Excerpted passage Start Marker

Around the same time, a husband and wife in Deonala village, Yavatmal, took their lives because of mounting debts and declining incomes. The couple had taken loans from banks, micro-finance institutions, and relatives. They hadn’t been able to meet their modest needs from their farm income—they had a 3-acre rain-fed plot on a hilly tract adjoining the village. They were the Banjaras, a nomadic tribe known for their primary occupation as cotton transporters. They had two teenaged sons, who migrated to the city to work as daily wagers in order to support the family, but the mountain of debt still proved to be too much.
Of the scores of farmers attempting suicide, a few survive. Ramrao did.
They tell us that agrarian reforms in India is still an unfinished business and that whatever is being done to revitalise the sector is insufficient. Jaideep Hardikar has provided an up-close and personal description of the farming difficulties. He has tried to fathom the reasons that have led to the spate of suicides by farmers. What began as a few farmers taking their lives in Andhra Pradesh quickly led to similar cases being reported from other parts of India like MP, Chhattisgarh, Maharashtra, etc.

Excerpted passage End Marker

Work instruction A: In the passage on farmer suicides, copy the words starting at "They tell us" and ending at "Chhattisgarh, Maharashtra, etc.".
Work instruction B: According to the passage on farmer suicides, what tribe did the couple from Deonala village belong to?
Work instruction C: Pick up the passage on farmer suicides after its last sentence and keep writing.

Records provided Start Marker

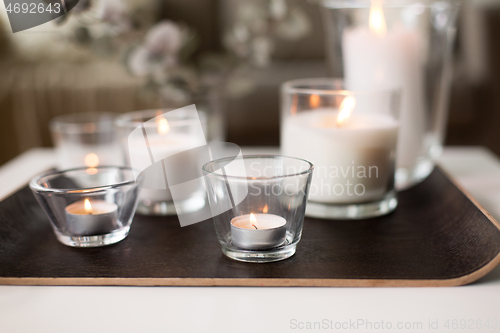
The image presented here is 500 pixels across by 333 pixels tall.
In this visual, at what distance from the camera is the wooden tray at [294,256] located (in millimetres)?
364

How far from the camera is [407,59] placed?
0.61 m

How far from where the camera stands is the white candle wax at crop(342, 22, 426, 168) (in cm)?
60

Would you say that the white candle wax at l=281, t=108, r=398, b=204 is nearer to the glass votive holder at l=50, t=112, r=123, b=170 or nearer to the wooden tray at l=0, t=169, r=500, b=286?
the wooden tray at l=0, t=169, r=500, b=286

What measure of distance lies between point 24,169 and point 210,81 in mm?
346

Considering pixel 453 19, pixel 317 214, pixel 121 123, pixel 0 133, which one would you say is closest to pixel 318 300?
pixel 317 214

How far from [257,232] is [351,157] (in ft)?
0.54

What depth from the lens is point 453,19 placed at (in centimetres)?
63

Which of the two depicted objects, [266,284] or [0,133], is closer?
[266,284]

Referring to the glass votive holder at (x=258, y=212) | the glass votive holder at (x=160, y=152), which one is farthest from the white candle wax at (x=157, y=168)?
the glass votive holder at (x=258, y=212)

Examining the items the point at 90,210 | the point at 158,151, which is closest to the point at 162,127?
the point at 158,151

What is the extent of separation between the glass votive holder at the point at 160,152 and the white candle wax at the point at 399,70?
21 centimetres

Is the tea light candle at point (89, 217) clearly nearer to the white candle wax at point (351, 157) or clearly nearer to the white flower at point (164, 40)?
the white candle wax at point (351, 157)

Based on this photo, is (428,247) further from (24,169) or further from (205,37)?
(205,37)

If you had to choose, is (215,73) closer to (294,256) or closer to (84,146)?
(84,146)
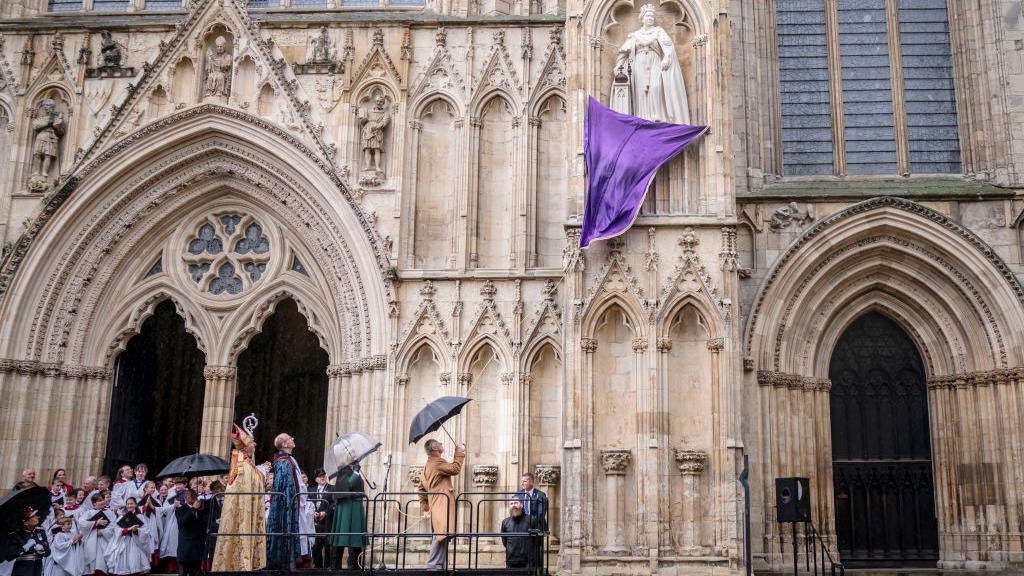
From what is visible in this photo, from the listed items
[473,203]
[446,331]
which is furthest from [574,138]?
[446,331]

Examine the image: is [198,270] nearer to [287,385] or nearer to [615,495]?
[287,385]

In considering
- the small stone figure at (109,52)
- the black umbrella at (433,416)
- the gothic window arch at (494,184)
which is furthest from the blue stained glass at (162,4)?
the black umbrella at (433,416)

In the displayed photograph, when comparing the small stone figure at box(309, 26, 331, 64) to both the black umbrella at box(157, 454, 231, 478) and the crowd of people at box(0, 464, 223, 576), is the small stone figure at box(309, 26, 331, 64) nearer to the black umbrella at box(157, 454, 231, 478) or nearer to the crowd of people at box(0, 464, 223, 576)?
the black umbrella at box(157, 454, 231, 478)

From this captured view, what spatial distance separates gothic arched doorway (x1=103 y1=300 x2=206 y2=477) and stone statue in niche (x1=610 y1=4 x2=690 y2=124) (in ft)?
28.8

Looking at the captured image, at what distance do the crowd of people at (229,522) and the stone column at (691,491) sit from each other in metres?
1.78

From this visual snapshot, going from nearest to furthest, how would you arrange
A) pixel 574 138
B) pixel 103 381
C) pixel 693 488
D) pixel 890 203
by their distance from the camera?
pixel 693 488 → pixel 574 138 → pixel 890 203 → pixel 103 381

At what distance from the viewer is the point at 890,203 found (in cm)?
1675

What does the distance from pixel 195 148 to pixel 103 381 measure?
12.7 ft

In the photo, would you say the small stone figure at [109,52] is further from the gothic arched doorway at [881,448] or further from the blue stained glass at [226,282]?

Records provided End Marker

Written answer A:
They tell us that agrarian reforms in India is still an unfinished business and that whatever is being done to revitalise the sector is insufficient. Jaideep Hardikar has provided an up-close and personal description of the farming difficulties. He has tried to fathom the reasons that have led to the spate of suicides by farmers. What began as a few farmers taking their lives in Andhra Pradesh quickly led to similar cases being reported from other parts of India like MP, Chhattisgarh, Maharashtra, etc.

Written answer B: The Banjaras.

Written answer C:
However, they did not receive enough attention, with the exception of a few years in recent history when the number of farmers committing suicide in Maharashtra skyrocketed, sparking vociferous protests and jolting policymakers out of their lethargy.
This book also serves as a sobering reminder that, despite the "bright new schemes" and handouts promised by politicians, little has changed on the ground. Farmers in the nation are still fighting governmental indifference and are at the whim of private money lenders and touts who stand between them and the market. Agrarian reforms are too broad to confront the new, grave realities of climate change and corporate meddling with the Indian agriculture.
Despite the importance of agriculture in India and the general acknowledgement of the hardships that most farmers face, there is no national standard for measuring farmer distress. The number of farmer suicides is the most commonly reported metric. For obvious reasons, Hardikar, who has been reporting on India's agrarian issues for decades, does not try to appear neutral. The narrative is well-crafted and researched, and it retains your curiosity from beginning to conclusion. That is, of course, stating the obvious to those in the know. However, for those who care, this is a wake-up call.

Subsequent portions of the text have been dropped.